> **DATA ROWS**
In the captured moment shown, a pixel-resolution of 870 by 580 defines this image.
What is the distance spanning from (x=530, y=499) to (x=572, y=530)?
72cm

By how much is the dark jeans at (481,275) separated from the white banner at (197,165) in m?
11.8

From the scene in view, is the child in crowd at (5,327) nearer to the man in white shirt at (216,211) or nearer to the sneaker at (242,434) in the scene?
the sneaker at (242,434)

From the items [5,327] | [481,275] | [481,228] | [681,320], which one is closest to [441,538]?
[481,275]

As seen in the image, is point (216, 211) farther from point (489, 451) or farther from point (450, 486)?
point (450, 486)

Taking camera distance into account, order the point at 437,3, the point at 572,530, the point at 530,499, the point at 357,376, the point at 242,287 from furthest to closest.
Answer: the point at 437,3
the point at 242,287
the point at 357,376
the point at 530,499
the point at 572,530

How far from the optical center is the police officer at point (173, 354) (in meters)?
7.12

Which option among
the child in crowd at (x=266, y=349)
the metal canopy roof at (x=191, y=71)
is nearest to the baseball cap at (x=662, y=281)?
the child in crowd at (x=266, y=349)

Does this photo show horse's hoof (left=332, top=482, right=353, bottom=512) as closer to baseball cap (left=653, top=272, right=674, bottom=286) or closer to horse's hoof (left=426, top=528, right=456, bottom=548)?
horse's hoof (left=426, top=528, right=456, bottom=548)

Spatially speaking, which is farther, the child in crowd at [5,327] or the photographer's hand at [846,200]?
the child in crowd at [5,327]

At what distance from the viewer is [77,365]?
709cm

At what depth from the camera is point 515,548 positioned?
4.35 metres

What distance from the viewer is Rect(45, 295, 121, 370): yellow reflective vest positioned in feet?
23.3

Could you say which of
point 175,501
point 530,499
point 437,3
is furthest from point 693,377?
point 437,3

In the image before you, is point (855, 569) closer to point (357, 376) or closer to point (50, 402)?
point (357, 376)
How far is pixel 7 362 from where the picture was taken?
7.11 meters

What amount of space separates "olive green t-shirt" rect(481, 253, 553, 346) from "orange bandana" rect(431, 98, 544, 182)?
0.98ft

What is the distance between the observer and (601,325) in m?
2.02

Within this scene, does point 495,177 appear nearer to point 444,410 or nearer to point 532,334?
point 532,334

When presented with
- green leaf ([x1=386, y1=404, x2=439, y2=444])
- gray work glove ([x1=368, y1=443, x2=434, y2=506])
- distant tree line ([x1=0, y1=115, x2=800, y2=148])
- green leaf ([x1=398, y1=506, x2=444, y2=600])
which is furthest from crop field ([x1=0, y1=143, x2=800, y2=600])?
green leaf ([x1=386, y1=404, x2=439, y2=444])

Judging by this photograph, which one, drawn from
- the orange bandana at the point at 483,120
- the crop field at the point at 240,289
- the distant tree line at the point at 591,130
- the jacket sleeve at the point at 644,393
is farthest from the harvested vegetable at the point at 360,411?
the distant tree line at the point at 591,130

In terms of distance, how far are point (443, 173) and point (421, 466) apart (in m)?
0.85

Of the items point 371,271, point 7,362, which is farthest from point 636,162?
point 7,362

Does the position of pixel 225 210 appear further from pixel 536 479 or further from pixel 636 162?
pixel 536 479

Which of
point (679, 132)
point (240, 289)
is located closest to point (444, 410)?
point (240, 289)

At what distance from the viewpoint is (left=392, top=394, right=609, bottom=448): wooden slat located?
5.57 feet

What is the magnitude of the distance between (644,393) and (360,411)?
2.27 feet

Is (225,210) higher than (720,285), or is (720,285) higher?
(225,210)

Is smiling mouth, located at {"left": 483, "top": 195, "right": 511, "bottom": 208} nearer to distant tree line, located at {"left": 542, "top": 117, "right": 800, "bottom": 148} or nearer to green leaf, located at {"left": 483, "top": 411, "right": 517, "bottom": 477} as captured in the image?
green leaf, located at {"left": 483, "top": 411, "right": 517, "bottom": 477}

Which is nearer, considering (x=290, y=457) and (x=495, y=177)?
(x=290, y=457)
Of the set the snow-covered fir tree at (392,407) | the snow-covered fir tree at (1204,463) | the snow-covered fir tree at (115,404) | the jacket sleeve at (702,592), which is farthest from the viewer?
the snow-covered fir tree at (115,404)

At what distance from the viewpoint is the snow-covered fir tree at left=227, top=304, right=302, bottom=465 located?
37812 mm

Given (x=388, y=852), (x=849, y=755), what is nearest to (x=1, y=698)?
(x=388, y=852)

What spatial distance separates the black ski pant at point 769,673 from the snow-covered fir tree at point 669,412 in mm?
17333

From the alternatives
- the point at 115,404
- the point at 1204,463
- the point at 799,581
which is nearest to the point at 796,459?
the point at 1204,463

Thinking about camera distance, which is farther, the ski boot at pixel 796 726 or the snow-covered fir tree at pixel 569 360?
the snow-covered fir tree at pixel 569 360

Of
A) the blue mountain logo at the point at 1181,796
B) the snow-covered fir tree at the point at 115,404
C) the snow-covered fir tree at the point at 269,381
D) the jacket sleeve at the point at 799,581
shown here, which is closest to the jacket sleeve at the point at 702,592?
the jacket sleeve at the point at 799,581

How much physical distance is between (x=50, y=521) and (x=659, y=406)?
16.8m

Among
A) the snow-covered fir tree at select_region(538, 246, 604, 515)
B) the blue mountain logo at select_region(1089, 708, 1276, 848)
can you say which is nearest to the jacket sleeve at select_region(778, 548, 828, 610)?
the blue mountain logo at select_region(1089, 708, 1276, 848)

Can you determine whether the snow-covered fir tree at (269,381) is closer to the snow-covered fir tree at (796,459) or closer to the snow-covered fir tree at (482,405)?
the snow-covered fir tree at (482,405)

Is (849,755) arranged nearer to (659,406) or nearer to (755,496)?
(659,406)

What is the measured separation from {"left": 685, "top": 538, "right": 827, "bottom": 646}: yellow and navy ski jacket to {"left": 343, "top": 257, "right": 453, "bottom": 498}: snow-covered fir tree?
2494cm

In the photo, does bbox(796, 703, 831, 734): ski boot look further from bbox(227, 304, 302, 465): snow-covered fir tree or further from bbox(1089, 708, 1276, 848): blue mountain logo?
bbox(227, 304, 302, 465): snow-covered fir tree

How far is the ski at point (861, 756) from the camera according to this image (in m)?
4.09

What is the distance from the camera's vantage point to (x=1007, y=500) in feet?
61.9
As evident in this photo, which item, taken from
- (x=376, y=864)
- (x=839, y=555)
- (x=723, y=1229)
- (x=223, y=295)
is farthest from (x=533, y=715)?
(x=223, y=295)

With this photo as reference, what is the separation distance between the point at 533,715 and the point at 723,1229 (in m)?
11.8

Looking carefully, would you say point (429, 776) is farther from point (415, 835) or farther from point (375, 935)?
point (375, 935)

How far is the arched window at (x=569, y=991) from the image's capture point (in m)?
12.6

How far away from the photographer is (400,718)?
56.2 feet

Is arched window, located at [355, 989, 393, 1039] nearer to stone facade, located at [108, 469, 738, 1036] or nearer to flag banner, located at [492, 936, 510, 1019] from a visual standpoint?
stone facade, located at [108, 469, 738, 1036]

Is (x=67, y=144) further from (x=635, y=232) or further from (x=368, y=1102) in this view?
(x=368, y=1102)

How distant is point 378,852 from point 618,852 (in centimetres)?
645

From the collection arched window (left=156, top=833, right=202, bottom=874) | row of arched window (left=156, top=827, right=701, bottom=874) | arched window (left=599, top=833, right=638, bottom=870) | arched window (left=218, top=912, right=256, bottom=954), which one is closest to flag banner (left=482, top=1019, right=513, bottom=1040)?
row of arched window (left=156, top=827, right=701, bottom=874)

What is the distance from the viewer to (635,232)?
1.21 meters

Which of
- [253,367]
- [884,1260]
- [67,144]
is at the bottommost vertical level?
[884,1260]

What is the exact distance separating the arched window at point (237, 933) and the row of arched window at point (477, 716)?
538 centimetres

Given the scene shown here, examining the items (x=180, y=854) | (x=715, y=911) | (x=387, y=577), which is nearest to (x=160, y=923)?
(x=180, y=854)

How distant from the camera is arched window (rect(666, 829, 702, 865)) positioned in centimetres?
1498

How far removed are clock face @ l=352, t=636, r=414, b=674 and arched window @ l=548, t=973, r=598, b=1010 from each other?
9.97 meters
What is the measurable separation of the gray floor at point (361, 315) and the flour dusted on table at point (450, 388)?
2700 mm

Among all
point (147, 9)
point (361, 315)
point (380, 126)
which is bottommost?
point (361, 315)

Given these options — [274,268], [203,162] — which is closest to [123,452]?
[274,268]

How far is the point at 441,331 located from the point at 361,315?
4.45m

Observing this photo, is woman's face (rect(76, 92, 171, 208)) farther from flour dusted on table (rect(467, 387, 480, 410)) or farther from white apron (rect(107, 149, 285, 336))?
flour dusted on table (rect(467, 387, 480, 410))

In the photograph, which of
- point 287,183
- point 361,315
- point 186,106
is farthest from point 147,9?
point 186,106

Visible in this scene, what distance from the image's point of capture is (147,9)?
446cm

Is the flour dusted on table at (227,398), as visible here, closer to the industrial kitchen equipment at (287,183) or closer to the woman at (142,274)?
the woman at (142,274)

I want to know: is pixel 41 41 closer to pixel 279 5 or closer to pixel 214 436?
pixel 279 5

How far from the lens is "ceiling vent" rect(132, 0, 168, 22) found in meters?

> **INSTRUCTION**
Pull out every line of the data above that contains the word "closer", copying each such line in full.

> **COMPLETE ANSWER**
Does this photo show horse's hoof (left=332, top=482, right=353, bottom=512) as closer to baseball cap (left=653, top=272, right=674, bottom=286) or closer to horse's hoof (left=426, top=528, right=456, bottom=548)?
In the image before you, is point (855, 569) closer to point (357, 376) or closer to point (50, 402)?
Can you determine whether the snow-covered fir tree at (269,381) is closer to the snow-covered fir tree at (796,459) or closer to the snow-covered fir tree at (482,405)?
Is the flour dusted on table at (227,398), as visible here, closer to the industrial kitchen equipment at (287,183) or closer to the woman at (142,274)?
I want to know: is pixel 41 41 closer to pixel 279 5 or closer to pixel 214 436?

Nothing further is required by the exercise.